» Complete the following:
1. Write out the Croatian translation thread word for word, from "bravo Sale, every" up to and including "stupid in english)".
2. Give only the number of lines in the records that contain the string "orange".

# Croatian (BCS): Vulgar words



## Miramamolin I

Hello,

Can anyone translate this phrase into english (or spanish), which is written in croatian???It's very important!!!

Thx a lot 

*bravo sale svaka cast...ko mu jebe mater glupu....*


----------



## Kya

Miramamolin I said:
			
		

> *bravo sale svaka cast...ko mu jebe mater glupu....*


bravo Sale, every honor (a phrase in croatian, it can't be translated very well...)... who fucks his stupid mother (again, it sounds stupid in english)


----------



## natasha2000

Miramamolin I said:
			
		

> Hello,
> 
> Can anyone translate this phrase into english (or spanish), which is written in croatian???It's very important!!!
> 
> Thx a lot
> 
> *bravo sale svaka cast...ko mu jebe mater glupu....*


 
Kya's literal translation is ok, but I doubt it can make any sense to you.... Here's my try in Spanish:

Ole, Sale, así se hace! Que le jodan a ese imbécil...


----------



## GoranBcn

natasha2000 said:
			
		

> Kya's literal translation is ok, but I doubt it can make any sense to you.... Here's my try in Spanish:
> 
> Ole, Sale, así se hace! Que le jodan a ese imbécil...



Te has dejado algunas tildes. 

Ol*é*, Sale, así se hace. ¡Qu*é* le jodan a ese imbécil!

Saludos,

Goran


----------



## natasha2000

GoranBcn said:
			
		

> Te has dejado algunas tildes.
> 
> Ol*é*, Sale, así se hace. ¡Qu*é* le jodan a ese imbécil!
> 
> Saludos,
> 
> Goran


 
Gracias, Goran, tienes razón en cuanto a olé, pero en el que no.
Debería ser:

!Que le j....!

Qué con acento es un que interrogativo. Este Que  es relativo, uso eclíptico. Se supone que es versión más corta de:

(Deseo, Ojalá) que le j..... 
De allí también el uso de subjuntivo (jodan).


----------



## GoranBcn

natasha2000 said:
			
		

> Gracias, Goran, tienes razón en cuanto a olé, pero en el que no.
> Debería ser:
> 
> !Que le j....!
> 
> Qué con acento es un que interrogativo. Este Que  es relativo, uso eclíptico. Se supone que es versión más corta de:
> 
> (Deseo, Ojalá) que le j.....

» Extracted entries:
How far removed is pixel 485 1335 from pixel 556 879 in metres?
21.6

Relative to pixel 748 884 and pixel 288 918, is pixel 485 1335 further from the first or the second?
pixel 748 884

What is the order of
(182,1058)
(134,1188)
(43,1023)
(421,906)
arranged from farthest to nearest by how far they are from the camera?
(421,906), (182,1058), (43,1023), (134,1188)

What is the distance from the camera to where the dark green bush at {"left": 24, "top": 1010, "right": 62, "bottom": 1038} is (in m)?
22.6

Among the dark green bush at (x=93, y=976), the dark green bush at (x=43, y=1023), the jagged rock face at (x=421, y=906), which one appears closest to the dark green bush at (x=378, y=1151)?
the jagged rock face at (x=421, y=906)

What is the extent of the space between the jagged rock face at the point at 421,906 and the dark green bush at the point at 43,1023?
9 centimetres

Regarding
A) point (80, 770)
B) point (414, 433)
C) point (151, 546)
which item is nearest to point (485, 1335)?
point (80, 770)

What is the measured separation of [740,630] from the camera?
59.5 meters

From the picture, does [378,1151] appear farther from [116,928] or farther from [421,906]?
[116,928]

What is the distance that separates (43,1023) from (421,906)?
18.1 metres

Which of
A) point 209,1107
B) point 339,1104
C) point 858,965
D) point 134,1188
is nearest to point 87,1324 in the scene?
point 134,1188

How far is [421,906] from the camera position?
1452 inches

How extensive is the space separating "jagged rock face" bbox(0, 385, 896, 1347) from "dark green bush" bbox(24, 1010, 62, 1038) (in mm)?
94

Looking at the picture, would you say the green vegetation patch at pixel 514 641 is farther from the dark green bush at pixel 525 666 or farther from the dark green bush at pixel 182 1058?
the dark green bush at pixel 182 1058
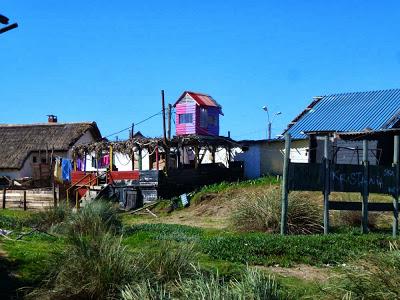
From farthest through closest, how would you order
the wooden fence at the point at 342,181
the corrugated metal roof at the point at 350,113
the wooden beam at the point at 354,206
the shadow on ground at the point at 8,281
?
the corrugated metal roof at the point at 350,113
the wooden beam at the point at 354,206
the wooden fence at the point at 342,181
the shadow on ground at the point at 8,281

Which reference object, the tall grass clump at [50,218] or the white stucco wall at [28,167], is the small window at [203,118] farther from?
the tall grass clump at [50,218]

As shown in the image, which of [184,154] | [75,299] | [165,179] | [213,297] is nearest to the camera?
[213,297]

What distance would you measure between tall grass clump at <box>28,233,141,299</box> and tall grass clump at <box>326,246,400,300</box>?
2399mm

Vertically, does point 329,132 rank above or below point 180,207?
above

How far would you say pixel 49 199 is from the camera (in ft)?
83.8

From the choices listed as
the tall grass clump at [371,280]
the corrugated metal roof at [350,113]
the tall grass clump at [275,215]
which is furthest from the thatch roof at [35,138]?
the tall grass clump at [371,280]

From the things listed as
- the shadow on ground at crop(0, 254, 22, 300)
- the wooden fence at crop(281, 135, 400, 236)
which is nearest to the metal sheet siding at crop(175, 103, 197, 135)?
the wooden fence at crop(281, 135, 400, 236)

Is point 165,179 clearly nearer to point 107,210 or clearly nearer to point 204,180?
point 204,180

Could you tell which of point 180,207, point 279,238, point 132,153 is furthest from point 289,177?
point 132,153

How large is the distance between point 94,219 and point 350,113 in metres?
21.3

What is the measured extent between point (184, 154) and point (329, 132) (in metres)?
9.49

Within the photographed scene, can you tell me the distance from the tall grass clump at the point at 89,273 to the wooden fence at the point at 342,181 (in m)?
6.86

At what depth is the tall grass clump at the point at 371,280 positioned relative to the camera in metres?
5.37

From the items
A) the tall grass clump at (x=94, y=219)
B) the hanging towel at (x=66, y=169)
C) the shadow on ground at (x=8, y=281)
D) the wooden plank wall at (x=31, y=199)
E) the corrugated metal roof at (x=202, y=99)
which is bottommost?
the wooden plank wall at (x=31, y=199)
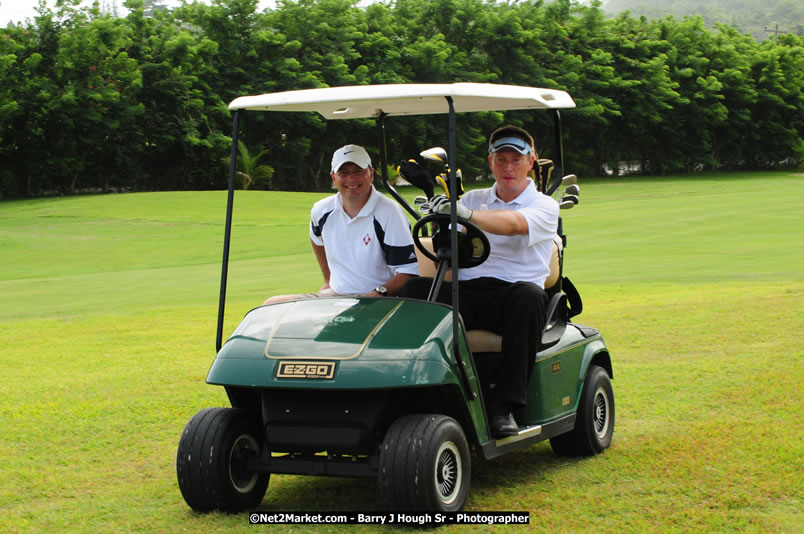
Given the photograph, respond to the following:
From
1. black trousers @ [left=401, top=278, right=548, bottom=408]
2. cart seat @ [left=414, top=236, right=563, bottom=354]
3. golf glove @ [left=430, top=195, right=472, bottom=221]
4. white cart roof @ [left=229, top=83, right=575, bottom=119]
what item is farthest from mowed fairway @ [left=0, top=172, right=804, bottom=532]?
white cart roof @ [left=229, top=83, right=575, bottom=119]

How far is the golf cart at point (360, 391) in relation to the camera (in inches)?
144

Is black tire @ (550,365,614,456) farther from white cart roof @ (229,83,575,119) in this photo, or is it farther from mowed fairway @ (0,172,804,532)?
white cart roof @ (229,83,575,119)

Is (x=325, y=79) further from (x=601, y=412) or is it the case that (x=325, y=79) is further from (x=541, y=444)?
(x=601, y=412)

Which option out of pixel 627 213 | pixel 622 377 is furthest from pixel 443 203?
pixel 627 213

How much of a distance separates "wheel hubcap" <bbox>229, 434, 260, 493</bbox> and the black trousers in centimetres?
97

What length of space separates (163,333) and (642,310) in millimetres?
4567

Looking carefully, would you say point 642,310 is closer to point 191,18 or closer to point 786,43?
point 191,18

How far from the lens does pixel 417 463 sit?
141 inches

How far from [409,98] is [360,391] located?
47.9 inches

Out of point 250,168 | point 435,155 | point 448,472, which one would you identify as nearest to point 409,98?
point 435,155

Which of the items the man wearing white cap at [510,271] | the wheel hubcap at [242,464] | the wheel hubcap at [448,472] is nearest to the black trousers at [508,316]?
the man wearing white cap at [510,271]

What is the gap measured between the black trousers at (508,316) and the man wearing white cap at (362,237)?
319mm

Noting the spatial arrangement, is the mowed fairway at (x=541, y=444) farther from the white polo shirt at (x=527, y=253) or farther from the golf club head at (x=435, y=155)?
the golf club head at (x=435, y=155)

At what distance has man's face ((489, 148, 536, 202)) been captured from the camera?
479 centimetres
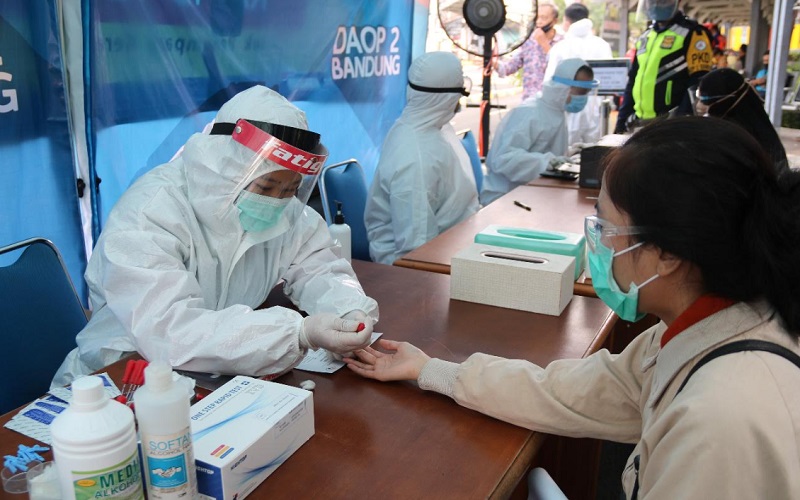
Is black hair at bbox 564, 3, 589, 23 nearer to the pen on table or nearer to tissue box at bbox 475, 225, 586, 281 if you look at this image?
the pen on table

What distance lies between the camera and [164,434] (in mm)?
782

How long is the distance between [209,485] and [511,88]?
A: 14.4 m

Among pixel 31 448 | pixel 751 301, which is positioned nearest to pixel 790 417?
pixel 751 301

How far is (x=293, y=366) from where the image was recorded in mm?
1369

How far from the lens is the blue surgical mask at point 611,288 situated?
110cm

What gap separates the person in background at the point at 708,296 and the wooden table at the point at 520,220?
85cm

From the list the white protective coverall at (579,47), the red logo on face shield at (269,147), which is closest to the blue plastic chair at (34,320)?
the red logo on face shield at (269,147)

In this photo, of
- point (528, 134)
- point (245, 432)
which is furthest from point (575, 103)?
point (245, 432)

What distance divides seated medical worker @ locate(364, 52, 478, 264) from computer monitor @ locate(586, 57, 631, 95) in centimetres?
406

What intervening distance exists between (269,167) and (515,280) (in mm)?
706

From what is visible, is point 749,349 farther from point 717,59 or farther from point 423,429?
point 717,59

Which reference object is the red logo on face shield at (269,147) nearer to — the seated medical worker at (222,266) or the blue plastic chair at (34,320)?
the seated medical worker at (222,266)

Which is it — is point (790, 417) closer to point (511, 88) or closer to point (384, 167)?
point (384, 167)

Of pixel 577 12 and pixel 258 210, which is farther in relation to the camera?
pixel 577 12
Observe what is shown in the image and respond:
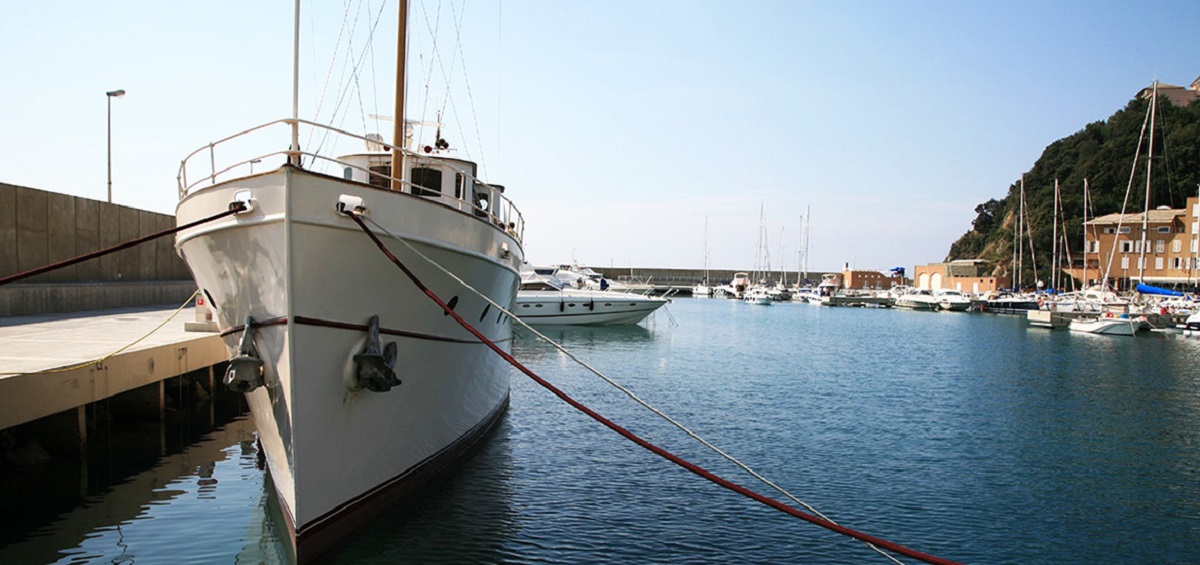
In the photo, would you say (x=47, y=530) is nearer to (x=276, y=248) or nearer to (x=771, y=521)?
(x=276, y=248)

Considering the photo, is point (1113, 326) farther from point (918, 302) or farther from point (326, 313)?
point (326, 313)

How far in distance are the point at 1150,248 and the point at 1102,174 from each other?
71.8 ft

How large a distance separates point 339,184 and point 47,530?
5.38 m

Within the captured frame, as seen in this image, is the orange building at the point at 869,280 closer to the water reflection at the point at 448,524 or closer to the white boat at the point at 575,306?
the white boat at the point at 575,306

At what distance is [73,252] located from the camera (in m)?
20.1

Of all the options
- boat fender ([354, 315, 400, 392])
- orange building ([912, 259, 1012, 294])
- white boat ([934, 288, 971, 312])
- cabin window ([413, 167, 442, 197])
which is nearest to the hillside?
orange building ([912, 259, 1012, 294])

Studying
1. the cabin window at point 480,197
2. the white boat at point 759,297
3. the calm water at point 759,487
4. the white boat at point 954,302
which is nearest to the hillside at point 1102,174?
the white boat at point 954,302

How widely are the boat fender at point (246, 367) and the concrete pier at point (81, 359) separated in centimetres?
335

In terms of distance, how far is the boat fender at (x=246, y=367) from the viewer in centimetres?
729

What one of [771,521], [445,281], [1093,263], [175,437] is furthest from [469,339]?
[1093,263]

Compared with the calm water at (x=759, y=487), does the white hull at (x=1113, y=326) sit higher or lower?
higher

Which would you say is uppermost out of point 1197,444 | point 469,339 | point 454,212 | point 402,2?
point 402,2

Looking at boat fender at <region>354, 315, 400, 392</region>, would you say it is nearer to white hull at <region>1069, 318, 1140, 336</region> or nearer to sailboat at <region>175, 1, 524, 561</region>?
sailboat at <region>175, 1, 524, 561</region>

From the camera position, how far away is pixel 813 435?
15.0 meters
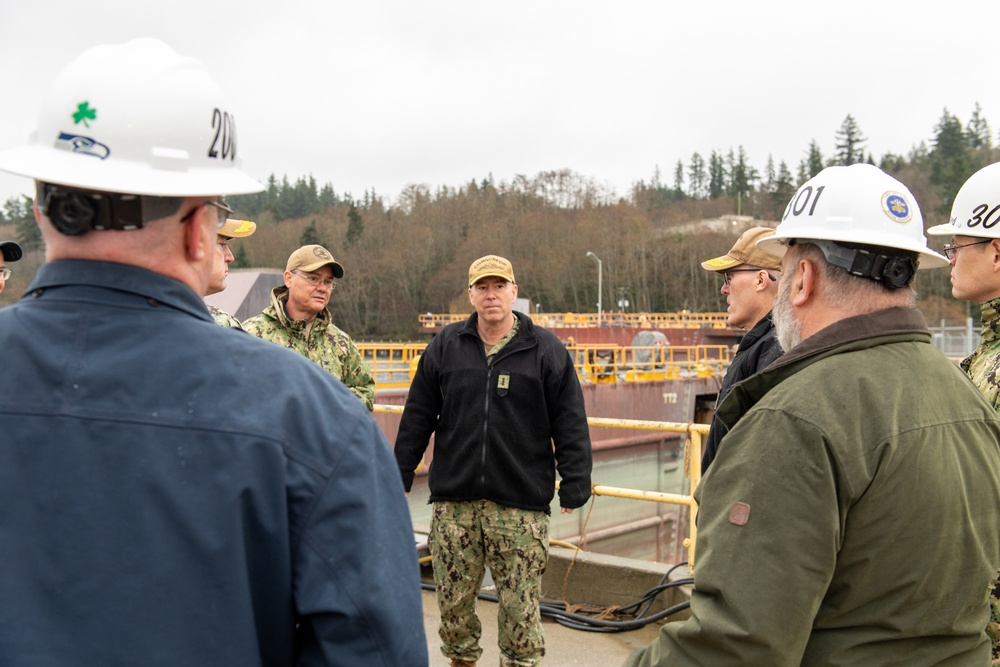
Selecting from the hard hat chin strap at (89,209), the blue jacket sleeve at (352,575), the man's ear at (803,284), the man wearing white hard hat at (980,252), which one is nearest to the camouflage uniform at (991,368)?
the man wearing white hard hat at (980,252)

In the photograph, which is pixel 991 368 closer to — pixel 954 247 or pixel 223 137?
pixel 954 247

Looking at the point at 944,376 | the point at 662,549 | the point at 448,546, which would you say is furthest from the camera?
the point at 662,549

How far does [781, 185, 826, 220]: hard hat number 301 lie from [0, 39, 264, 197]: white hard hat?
1400 mm

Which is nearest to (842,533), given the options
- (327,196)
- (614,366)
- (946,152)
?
(614,366)

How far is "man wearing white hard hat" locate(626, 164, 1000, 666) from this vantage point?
1.62 m

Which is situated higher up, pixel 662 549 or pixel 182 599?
pixel 182 599

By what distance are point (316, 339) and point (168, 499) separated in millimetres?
3751

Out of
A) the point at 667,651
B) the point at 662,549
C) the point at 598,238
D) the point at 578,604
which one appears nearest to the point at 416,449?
the point at 578,604

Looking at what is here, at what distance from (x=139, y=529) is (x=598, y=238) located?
8952 cm

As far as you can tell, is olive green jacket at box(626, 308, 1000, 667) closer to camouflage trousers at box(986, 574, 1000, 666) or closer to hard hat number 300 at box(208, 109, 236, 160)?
camouflage trousers at box(986, 574, 1000, 666)

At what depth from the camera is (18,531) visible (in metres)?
1.25

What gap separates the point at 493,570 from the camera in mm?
4395

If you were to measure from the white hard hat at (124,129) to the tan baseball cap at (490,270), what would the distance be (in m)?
3.19

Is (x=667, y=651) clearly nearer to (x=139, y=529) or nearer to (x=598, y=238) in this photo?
(x=139, y=529)
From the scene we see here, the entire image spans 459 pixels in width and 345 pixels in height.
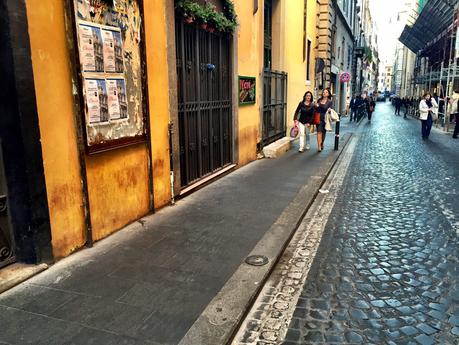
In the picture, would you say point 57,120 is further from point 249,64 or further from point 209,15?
point 249,64

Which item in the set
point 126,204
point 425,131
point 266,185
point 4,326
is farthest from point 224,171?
point 425,131

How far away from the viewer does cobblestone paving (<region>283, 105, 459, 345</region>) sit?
3.16 m

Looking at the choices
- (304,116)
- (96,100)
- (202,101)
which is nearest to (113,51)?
(96,100)

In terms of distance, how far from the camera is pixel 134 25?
203 inches

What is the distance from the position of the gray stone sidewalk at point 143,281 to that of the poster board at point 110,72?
4.08 feet

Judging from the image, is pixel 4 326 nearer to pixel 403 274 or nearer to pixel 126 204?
pixel 126 204

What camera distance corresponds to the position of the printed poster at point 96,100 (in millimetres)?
4387

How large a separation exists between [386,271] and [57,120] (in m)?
3.76

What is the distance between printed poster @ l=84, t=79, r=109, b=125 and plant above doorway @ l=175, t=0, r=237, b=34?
2.46m

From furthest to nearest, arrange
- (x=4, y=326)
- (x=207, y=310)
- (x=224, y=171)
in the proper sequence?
(x=224, y=171), (x=207, y=310), (x=4, y=326)

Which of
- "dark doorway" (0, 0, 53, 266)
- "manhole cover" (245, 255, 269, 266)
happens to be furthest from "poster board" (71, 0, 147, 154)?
"manhole cover" (245, 255, 269, 266)

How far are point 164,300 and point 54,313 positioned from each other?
881mm

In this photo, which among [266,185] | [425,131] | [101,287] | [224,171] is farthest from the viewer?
[425,131]

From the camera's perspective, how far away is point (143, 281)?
379 centimetres
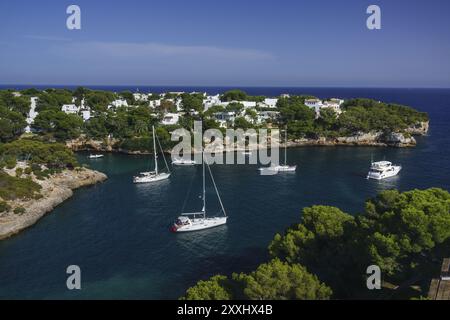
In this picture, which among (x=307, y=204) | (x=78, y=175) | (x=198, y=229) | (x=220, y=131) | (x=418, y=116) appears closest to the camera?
(x=198, y=229)

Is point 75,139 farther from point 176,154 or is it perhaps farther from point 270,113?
point 270,113

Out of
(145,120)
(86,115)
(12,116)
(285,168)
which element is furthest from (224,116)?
(12,116)

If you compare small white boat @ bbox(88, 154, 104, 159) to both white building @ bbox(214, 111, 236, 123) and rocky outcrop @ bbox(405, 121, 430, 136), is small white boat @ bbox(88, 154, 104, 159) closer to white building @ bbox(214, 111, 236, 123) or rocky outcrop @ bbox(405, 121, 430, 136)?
white building @ bbox(214, 111, 236, 123)

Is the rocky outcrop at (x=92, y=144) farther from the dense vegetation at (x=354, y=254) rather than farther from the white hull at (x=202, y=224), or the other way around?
the dense vegetation at (x=354, y=254)

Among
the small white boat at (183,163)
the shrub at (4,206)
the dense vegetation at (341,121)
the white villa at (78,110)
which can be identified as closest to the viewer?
the shrub at (4,206)

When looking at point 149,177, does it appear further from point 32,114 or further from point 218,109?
point 32,114

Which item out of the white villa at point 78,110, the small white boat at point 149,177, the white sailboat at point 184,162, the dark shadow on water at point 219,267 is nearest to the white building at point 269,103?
the white sailboat at point 184,162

» Solution list:
1.
bravo Sale, every honor (a phrase in croatian, it can't be translated very well...)... who fucks his stupid mother (again, it sounds stupid in english)

2. 3